James A. Skillen
| Farmer | |
| Bremer | |
| 14 | |
| 01/08/1872 - 01/11/1874 | |
| 59 |
Born at Cherry Valley, New York, February 26, 1832. At four years of age Mr. Skillen moved with his parents to Greene, Chenango county, New York, where he continued to reside about twenty years, or until 1850. The next two years were spent in Waverly, Iowa., where he worked with W. P. Harmon, the founder of that town, returning at the end of the two years to his boyhood home. Here he again lived until after his marriage to Miss Lucinda Adams, which occurred October 2, 1862. Immediately after their marriage Mr. and Mrs. Skillen came to Iowa to the then new West, settling on a farm which Mr. Skillen purchased near Tripoli. Two years later Mr. Skillen came to Waverly, where he continued to reside till the time of his death. James A. Skillen was of a family of thirteen children, being of Scotch-Irish parentage. He was a man of strict integrity, honored, respected, and trusted, not only by his fellow townsmen, but by the citizens of Bremer county, who sent him to represent them in 1872-3 in the Fourteenth Iowa Assembly. Cyrus C. Carpenter was governor at that time. During his legislative term he served on the committee on highways, and was an influential member of that body. He voted for the abolition of capital punishment and was an earnest advocate of progress in educational affairs, advocating, along with other things, an act establishing public libraries in the townships and independent school districts of the state. He also had a large part in the formulation and success of a measure in making the state historical society the valuable institution that it is today.
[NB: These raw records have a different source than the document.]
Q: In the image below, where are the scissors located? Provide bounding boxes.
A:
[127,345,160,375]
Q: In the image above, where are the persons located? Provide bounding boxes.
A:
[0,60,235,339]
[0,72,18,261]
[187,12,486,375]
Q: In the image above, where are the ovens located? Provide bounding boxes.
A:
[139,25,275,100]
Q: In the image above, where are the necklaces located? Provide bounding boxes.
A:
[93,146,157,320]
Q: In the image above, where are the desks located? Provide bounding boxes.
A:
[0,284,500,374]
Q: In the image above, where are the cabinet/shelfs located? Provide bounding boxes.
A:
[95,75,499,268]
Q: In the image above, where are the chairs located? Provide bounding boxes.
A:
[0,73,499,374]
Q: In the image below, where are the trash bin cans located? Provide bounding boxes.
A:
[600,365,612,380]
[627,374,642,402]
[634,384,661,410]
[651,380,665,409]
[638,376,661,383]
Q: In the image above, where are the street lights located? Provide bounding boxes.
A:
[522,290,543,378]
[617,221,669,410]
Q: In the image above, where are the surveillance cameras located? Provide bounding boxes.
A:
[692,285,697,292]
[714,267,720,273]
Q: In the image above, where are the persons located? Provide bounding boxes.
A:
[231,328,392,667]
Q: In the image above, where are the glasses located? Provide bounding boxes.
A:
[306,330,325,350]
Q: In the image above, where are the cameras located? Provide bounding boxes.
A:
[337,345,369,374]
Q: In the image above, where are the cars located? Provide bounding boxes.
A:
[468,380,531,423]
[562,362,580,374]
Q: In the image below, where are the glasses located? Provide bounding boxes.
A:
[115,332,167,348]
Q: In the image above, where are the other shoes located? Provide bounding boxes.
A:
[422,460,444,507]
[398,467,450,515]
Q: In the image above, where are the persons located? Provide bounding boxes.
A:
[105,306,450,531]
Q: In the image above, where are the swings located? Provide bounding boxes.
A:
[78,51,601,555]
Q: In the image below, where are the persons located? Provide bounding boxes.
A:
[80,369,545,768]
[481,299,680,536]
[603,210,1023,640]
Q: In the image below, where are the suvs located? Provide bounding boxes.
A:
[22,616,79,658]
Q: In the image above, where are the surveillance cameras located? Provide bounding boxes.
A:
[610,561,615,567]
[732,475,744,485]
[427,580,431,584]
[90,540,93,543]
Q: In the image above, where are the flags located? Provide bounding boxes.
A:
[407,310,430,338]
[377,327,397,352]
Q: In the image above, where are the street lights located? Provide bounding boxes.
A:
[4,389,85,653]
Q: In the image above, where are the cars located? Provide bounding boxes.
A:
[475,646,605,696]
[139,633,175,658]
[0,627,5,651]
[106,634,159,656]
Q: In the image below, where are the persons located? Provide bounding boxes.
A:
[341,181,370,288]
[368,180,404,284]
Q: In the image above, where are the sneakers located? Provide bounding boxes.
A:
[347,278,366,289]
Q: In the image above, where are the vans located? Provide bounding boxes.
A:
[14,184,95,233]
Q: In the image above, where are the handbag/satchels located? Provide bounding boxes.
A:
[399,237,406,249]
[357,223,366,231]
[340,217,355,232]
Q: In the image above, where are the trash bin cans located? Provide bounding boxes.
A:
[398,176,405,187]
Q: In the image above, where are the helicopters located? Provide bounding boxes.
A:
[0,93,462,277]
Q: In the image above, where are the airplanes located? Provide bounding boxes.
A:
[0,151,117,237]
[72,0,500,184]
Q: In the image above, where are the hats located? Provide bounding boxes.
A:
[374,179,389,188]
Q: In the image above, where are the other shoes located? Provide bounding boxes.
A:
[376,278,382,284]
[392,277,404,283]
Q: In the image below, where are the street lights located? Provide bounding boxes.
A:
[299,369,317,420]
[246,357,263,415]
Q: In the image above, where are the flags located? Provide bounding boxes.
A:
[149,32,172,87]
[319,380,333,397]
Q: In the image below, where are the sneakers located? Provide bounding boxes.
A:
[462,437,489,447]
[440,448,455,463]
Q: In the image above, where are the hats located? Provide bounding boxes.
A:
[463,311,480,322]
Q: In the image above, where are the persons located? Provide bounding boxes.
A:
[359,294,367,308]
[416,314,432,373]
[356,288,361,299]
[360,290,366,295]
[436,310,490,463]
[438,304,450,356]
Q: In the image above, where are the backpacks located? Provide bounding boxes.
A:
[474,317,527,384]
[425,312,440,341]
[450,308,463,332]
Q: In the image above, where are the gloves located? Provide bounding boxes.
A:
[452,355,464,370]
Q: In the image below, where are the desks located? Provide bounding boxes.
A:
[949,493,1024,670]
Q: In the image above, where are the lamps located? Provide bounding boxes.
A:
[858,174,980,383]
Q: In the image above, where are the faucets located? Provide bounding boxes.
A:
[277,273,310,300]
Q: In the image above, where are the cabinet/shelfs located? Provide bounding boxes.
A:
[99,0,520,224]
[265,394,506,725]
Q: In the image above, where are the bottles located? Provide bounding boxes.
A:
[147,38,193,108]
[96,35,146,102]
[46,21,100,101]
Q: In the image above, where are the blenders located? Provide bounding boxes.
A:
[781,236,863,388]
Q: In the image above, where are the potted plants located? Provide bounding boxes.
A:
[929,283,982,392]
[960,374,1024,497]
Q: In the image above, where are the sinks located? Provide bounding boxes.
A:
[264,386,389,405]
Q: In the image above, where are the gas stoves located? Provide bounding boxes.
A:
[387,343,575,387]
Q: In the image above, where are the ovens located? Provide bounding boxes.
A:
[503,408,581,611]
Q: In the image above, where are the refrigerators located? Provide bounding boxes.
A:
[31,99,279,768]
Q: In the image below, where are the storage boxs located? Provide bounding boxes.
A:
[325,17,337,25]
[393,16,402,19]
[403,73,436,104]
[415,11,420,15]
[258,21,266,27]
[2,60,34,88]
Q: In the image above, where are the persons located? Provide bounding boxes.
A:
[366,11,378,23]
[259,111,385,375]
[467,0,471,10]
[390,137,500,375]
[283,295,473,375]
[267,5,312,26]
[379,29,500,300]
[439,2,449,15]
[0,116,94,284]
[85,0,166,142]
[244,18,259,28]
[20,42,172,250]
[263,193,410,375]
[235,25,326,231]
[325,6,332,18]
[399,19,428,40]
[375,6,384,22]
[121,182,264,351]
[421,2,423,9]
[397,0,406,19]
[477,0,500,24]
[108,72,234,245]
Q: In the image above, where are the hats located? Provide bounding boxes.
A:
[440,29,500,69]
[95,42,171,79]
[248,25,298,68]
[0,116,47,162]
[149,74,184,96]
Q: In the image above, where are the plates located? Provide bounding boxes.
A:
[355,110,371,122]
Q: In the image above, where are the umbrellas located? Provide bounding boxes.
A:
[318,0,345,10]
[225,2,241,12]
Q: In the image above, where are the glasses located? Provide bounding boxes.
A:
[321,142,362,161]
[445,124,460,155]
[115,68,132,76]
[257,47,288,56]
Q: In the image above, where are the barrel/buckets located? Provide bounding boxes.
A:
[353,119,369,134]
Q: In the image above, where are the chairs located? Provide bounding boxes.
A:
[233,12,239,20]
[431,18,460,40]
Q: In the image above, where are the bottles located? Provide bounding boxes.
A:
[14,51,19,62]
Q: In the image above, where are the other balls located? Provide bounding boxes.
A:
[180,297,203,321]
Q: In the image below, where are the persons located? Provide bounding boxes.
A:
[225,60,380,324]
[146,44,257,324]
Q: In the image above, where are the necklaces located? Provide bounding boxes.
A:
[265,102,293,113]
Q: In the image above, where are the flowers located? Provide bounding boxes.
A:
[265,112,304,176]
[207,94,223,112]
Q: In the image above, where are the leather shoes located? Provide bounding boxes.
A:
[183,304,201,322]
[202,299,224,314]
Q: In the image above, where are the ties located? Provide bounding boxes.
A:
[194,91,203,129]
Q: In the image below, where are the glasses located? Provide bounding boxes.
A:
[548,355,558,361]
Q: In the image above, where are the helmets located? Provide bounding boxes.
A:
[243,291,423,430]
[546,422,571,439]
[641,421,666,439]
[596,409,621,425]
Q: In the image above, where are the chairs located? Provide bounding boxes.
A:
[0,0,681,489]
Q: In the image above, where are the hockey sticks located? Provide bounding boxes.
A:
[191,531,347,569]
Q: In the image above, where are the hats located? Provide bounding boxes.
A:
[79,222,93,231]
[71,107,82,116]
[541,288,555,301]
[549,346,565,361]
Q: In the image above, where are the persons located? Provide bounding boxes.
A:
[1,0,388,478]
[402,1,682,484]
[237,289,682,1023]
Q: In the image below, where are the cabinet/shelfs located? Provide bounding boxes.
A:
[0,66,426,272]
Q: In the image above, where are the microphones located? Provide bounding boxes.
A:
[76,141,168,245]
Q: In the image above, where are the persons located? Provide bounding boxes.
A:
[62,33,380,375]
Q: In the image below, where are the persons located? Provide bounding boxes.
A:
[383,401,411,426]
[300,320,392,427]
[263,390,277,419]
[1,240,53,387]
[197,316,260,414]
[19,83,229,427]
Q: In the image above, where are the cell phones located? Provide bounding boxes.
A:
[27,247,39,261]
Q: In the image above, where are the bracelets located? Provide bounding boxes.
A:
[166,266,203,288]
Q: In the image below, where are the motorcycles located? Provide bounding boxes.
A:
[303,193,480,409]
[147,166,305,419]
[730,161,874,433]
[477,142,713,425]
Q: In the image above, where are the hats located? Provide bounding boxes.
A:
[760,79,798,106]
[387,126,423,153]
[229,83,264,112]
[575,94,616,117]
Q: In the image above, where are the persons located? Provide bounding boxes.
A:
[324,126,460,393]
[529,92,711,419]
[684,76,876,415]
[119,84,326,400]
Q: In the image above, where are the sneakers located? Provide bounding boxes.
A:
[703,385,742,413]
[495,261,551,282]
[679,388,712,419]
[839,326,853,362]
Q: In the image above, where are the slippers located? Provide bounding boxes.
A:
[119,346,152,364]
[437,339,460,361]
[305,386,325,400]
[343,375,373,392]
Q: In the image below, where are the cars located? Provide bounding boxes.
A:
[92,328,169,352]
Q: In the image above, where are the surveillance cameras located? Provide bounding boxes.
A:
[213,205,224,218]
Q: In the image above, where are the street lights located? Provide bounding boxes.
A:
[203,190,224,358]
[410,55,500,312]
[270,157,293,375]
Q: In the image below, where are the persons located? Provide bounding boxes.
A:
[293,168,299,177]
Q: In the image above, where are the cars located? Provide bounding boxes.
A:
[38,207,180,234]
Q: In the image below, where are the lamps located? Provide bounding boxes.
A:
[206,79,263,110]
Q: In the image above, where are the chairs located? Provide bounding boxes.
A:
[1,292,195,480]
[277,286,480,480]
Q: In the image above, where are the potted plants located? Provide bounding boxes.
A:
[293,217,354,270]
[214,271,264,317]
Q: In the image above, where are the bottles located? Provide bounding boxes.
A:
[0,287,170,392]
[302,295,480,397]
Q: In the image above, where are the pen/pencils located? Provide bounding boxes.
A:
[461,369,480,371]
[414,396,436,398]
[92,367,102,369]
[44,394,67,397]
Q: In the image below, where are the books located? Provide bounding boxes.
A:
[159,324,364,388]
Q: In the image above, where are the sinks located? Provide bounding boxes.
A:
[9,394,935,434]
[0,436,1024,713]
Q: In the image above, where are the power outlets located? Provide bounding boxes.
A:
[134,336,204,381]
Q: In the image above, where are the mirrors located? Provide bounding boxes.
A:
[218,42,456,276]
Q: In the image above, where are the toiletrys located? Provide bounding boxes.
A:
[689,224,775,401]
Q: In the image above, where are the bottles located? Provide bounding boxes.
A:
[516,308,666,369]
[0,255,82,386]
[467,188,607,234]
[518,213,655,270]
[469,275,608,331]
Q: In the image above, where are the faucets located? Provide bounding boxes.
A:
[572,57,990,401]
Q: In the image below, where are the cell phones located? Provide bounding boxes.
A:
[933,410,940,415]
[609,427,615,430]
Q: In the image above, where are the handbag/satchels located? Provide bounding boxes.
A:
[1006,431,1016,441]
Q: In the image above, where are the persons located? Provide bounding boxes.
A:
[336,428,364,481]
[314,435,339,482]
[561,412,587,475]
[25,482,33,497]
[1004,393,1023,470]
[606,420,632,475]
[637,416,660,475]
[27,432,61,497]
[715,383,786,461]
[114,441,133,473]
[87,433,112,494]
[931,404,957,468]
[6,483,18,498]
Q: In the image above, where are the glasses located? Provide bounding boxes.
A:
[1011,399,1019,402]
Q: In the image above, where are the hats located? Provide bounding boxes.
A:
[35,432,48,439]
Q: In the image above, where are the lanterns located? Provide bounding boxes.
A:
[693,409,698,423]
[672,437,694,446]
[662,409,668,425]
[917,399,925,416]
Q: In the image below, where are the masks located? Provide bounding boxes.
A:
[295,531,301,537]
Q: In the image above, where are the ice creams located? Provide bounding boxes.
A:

As a legislator he was also one of the makers of the Code of 1873. For six years prior to his death Mr. Skillen was president of the Waverly Savings Bank. He had the confidence of the people of his county in a remarkable degree, and in both public and private matters was true to every trust that was reposed in his hands. As his record as a legislator was without a blemish so was his private life without stain.